Task to carry out> Needed from the data below: every line from the one with "Only the seen" up to and including the one with "Plays with nobody signed in", repeated exactly and with nothing else.

Top of Source data

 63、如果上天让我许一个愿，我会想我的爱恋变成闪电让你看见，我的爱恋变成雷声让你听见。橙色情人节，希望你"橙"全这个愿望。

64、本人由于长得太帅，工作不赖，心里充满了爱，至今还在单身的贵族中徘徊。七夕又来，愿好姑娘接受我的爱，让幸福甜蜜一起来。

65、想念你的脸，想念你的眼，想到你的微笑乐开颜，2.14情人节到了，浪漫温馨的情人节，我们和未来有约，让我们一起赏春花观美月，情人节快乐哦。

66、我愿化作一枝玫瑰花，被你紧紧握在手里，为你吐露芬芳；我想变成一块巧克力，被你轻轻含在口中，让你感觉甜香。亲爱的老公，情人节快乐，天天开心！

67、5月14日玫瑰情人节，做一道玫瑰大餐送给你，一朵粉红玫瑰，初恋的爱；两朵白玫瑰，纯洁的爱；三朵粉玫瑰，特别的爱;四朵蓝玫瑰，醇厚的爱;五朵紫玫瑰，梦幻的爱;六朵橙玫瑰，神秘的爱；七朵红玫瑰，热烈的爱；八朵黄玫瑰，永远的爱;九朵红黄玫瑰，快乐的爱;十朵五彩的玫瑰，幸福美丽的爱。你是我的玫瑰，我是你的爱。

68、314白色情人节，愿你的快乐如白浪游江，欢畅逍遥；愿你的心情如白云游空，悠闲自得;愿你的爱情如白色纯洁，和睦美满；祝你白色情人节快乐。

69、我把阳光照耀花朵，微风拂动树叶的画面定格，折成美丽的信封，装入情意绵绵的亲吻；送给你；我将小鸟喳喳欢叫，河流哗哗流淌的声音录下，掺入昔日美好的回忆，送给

Bottom of Source data
Top of Source data

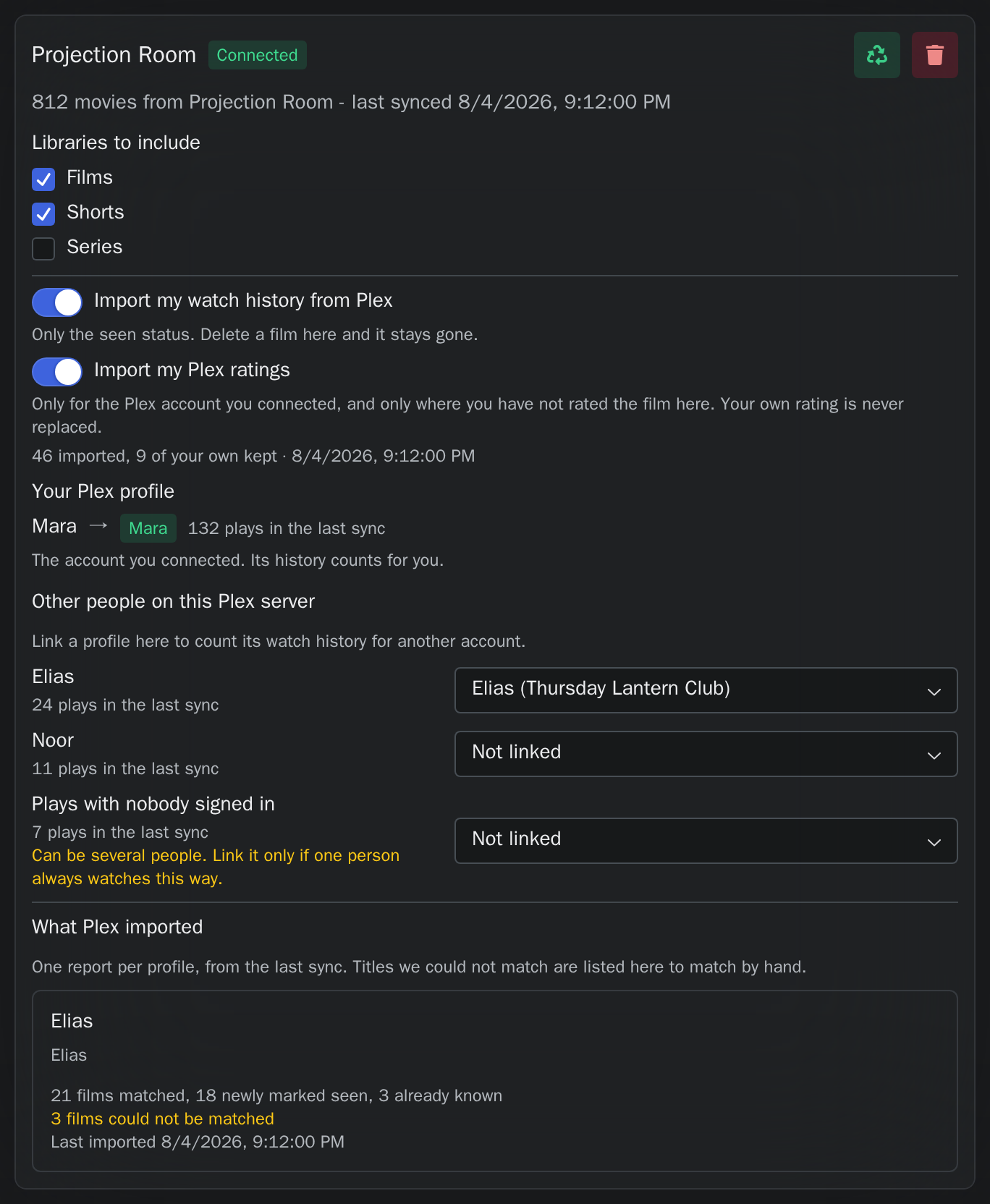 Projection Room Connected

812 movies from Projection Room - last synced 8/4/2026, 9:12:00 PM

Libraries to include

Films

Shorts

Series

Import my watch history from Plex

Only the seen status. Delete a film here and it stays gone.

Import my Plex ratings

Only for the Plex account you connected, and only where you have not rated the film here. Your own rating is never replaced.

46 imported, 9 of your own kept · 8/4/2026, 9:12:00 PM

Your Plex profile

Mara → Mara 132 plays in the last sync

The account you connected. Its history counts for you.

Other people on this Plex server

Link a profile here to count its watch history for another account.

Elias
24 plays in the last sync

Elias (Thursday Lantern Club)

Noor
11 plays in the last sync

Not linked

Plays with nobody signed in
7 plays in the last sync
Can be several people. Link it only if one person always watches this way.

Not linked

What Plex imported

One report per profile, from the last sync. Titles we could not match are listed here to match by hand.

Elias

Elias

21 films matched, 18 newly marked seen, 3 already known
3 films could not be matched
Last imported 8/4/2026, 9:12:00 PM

Bottom of Source data

Answer to this exercise>
Only the seen status. Delete a film here and it stays gone.

Import my Plex ratings

Only for the Plex account you connected, and only where you have not rated the film here. Your own rating is never replaced.

46 imported, 9 of your own kept · 8/4/2026, 9:12:00 PM

Your Plex profile

Mara → Mara 132 plays in the last sync

The account you connected. Its history counts for you.

Other people on this Plex server

Link a profile here to count its watch history for another account.

Elias
24 plays in the last sync

Elias (Thursday Lantern Club)

Noor
11 plays in the last sync

Not linked

Plays with nobody signed in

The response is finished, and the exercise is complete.